Удивительно, как наша житейская практика умудряется скомпрометировать слова и даже целые понятия, которые до недавнего времени пользовались высочайшей репутацией в лексиконе всего, не побоюсь сказать, прогрессивного человечества.
Взять, к примеру, слово «парламент». Какое хорошее было словечко! Как его ни поворачивай, не придерешься. Сразу представлялась старая добрая Англия, какие-то люди в овечьих париках представлялись и, уж не знаю почему. — камин. Но стоило этому слову попасть в наш политический оборот, как от его возвышенного смысла остались одни рожки да ножки. И уже другие картины вызывает оно, ничего общего с каминами и париками не имеющие. Какие к черту камины! В лучшем случае — родная российская очередь в винный магазин за пятнадцать минут до закрытия, когда становится окончательно ясно, что до заветного прилавка не достояться.

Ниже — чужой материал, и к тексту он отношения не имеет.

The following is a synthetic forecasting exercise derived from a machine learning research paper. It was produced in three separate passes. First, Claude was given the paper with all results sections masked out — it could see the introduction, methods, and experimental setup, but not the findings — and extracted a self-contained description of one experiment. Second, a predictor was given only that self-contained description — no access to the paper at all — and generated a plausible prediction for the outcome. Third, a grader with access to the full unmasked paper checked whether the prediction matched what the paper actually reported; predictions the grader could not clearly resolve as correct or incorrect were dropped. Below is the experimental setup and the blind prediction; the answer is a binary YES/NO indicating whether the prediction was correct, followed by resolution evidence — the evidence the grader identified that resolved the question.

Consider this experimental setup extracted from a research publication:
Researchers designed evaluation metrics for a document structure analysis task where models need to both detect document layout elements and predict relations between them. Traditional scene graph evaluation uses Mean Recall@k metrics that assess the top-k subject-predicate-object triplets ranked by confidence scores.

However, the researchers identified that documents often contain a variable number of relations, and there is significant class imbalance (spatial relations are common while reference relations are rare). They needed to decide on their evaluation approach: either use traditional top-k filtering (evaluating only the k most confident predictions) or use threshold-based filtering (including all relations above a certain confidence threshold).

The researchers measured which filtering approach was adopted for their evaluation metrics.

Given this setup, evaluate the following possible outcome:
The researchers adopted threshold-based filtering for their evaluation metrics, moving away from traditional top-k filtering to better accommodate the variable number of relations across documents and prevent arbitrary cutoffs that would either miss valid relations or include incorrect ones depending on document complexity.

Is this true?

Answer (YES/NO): YES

Ладно, изгваздали мы слово «парламент», сразу же взялись за «спикера». «Спикер»-то чем виноват был? Пользовались же раньше прежним наименованием — Председатель Президиума Верховного Совета, от которого никто ничего хорошего не ждал, ну и продолжали бы пользоваться. Так нет, нам «спикера» надо было замарать. И — прости-прощай та романтическая дымка, которая раньше окутывала «спикера».
Я прежде, признаюсь, ничего такого о спикерах предосудительного не знал. Ну, знал, что сидит такой тип в английском парламенте и время от времени стучит молотком по столу. Как чего ему не понравится, он сразу стучит. Знал я еще, что сидит он на мешке с шерстью, бараньей, кажется. Почему с бараньей? Думаю, потому, что у них, у англичан, овцеводство искони считалось главным средством приращения национального богатства. И они, видимо, овцеводством страшно гордятся. Вот они на том и сидят, чем гордятся. А наш спикер по-простецки сидит на своем заднем месте; выходит, что и гордиться ему больше нечем.